No hace mucho, charlando con un buen amigo mío, Alex, le pregunté si había visto últimamente alguna película que pudiera recomendarme. Me gusta que las personas a las que conozco y que creo que tienen un gusto afín, o similar al mío -cinematográficamente hablando- me recomienden alguna película que hayan visto y les haya gustado. Me apuntó un par de ellas, pero poco más. Dijo que desgraciadamente se había llevado bastantes amargas decepciones con películas sobre las que tenía puestas expectativas.
La conversación tomó otros caminos y ahí quedó, pero cuando fui a la cocina para coger unos hielos para preparar unos cacharros espirituosos, me quedé pensando que tampoco era mala idea que me dijese aquellas que no le habían gustando nada, porque quizás fuese mejor idea tener una lista de películas a evitar que una para ver. Lo cierto es que me dijo varias entre las que se encontraban películas que yo también tenía intención de ver.
Tomamos asiento cómodamente en el sofá para disponernos a ver la película Mi semana con Marilyn. Las luces apagadas, la copa en la mano, preparados mientras esperábamos que volviera mi mujer, que había ido a comprobar que los niños ya estaban en el séptimo sueño. De repente Alex recordó otra película que había olvidado decirme de entre las que había visto y que le habían parecido buenas: The reader, aunque no sé cómo la han titulado en español, añadió -él suele ver las películas en versión original y además en otro país, con lo que no conoce la mayor de las veces el título en castellano-. La han titulado El lector, tal cual, le informé. La he visto, y sí, es buena, muy buena.
Comenzamos a ver la película My week with Marilyn -la vimos en versión original y también es altamente recomendable- y mientras comenzaba la película, con el runrún metido en la cabeza de la recomendación anterior me acordé de un soleado día de playa, lejano en el tiempo, muchos años atrás, cuando ejercí de lector leyéndole a mi señora, entonces mi novia, la obra de Federico García Lorca, Yerma. La única vez en mi vida que ejercí de lector.
Habíamos quedado para pasar la tarde en la playa, a la que me llevé una toalla y el libro de Lorca.
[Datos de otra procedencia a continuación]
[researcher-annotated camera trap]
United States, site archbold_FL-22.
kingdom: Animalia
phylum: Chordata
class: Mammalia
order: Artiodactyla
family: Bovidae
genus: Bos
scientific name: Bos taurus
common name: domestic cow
Pepi, mi santa, olvidó llevarse uno, así que decidimos que yo leería el libro para los dos. Aquella tarde, bajo un sol pegajoso, leí en voz alta, con periódicos descansos entre actos con baños refrescantes. Leí imitando las distintas voces de los personajes, de cabo a rabo. Ahora, cada vez que veo alguna escena de El lector, rememoro aquella tarde casi olvidada y plácida de lectura bajo el Sol, e inconscientemente se me descuelga una tímida sonrisa en la cara.